Sinais iniciais de retinoblastoma no olho - Simon Plestenjak - 24.mai.12/Folhapress

Por isso, é trágico que tenhamos no Brasil cerca de 400 novos casos de retinoblastoma por ano: o tipo mais comum de câncer intraocular nas crianças, de acordo com artigo publicado no mês passado no periódico especializado The Lancet. E, mais trágico ainda, é que cerca de 50% dos casos são diagnosticados em estágio avançado, piorando a chance de salvar a visão e a vida dessas crianças. Para chamar a atenção a esse fato e conscientizar a população sobre a necessidade de se detectar o quanto antes a doença, neste domingo (18) é lembrado o Dia Nacional de Conscientização e Incentivo ao Diagnóstico Precoce do Retinoblastoma. A data foi instituída por lei (nº 12.637) em 2012.
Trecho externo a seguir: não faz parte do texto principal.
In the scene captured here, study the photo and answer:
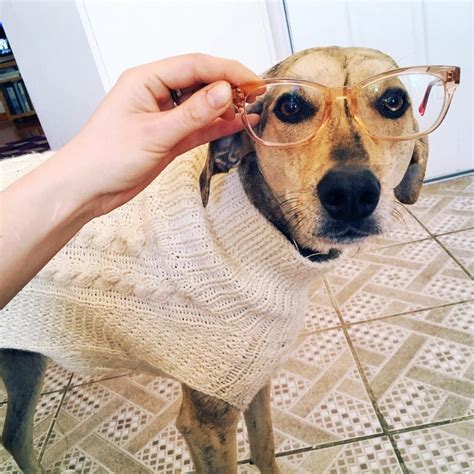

As crianças em que se diagnostica a doença têm em média 2 anos de idade, e entre os primeiros sinais e o diagnóstico costumam se passar cinco meses. O retinoblastoma tem como sintomas estrabismo, vermelhidão nos olhos, baixa visão, dor e mesmo deformação do globo nos casos mais graves. O principal sintoma, no entanto, é a leucocoria —conhecida como "reflexo do olho de gato" (a pupila do olho acometido fica esbranquiçada quando iluminada, como por flash de fotografia). Sem tratamento, a criança pode ficar cega e mesmo vir a óbito, nos casos extremos.

O artigo da The Lancet trouxe uma análise dos casos de 4.064 pacientes de retinoblastoma, de 149 países. A análise abrangeu casos diagnosticados entre janeiro e dezembro de 2017, com pacientes sendo acompanhados pelos três anos seguintes. Verificou-se que, para crianças em países de alta renda, a taxa de sobrevida nos três anos de acompanhamento foi de 99,5%; nos países de nível médio-alto de renda, essa taxa foi de 91,2%; nos de renda média-baixa, de 80,3%; e, nos de renda baixa, 57,3%. O que dá uma dimensão na urgente necessidade de, por aqui, conscientizar os pais e responsáveis para que busquem o diagnóstico o mais cedo possível, assim que qualquer dos sintomas se manifestar.

O escritor José Saramago, no livro "A Jangada de Pedra", disse que os olhos "fazem a diversidade do mundo e fabricam as maravilhas". A criança não pode ficar exposta ao risco —no mais, completamente evitável— de perder a visão (ou a vida) por falta de informação. Procurar os serviços de saúde o quanto antes pode fazer toda a diferença. Neste Dia Nacional de Conscientização e Incentivo ao Diagnóstico Precoce do Retinoblastoma devemos lembrar que a atenção à saúde dos olhos das crianças pode manter abertas as proverbiais janelas da alma —num tempo em que uma parcela imensa do que ocorre no mundo nos chega principalmente pelos olhos, e numa fase da vida repleta de descobertas, beleza e conhecimento. E maravilhas.